#### Your instructions
Each image should be skipped while the records are restated word for word.

#### Provided records

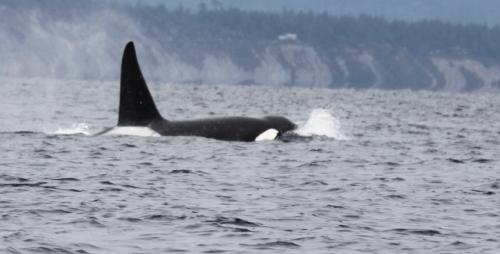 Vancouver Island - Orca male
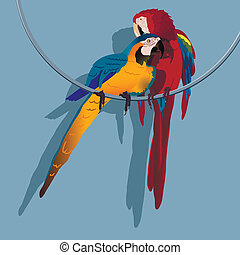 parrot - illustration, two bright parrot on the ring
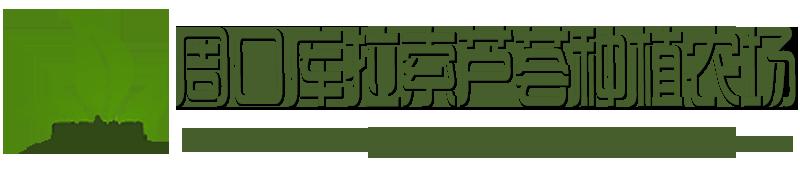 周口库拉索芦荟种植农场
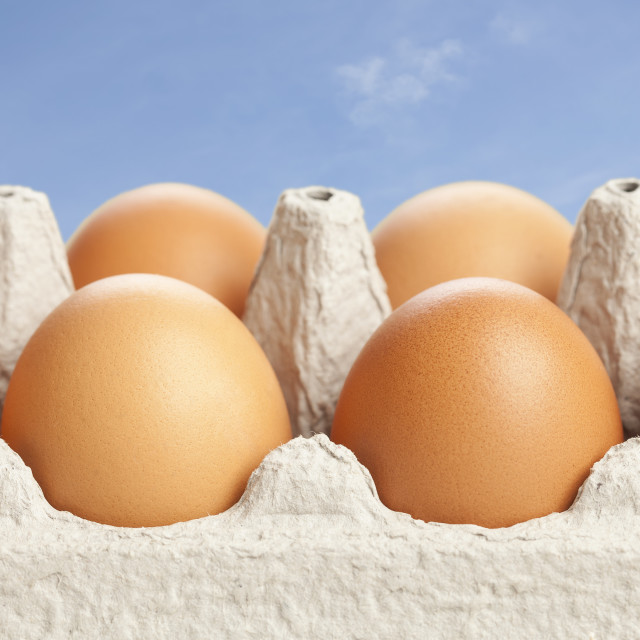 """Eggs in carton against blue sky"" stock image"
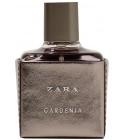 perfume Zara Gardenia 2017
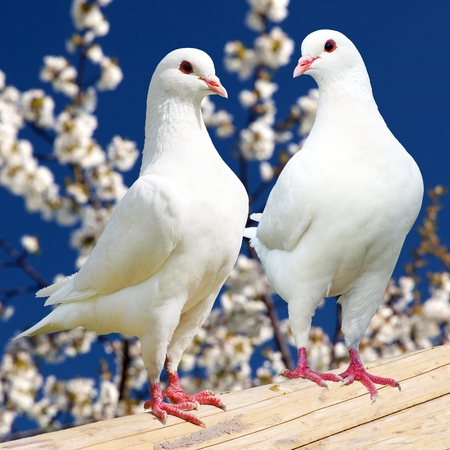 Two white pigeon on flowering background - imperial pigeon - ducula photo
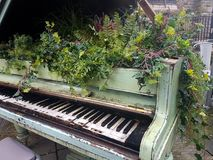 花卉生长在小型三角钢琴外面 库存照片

#### Answer for the task
 Vancouver Island - Orca male
 parrot - illustration, two bright parrot on the ring
 周口库拉索芦荟种植农场
 """Eggs in carton against blue sky"" stock image"
 perfume Zara Gardenia 2017
 Two white pigeon on flowering background - imperial pigeon - ducula photo
 花卉生长在小型三角钢琴外面 库存照片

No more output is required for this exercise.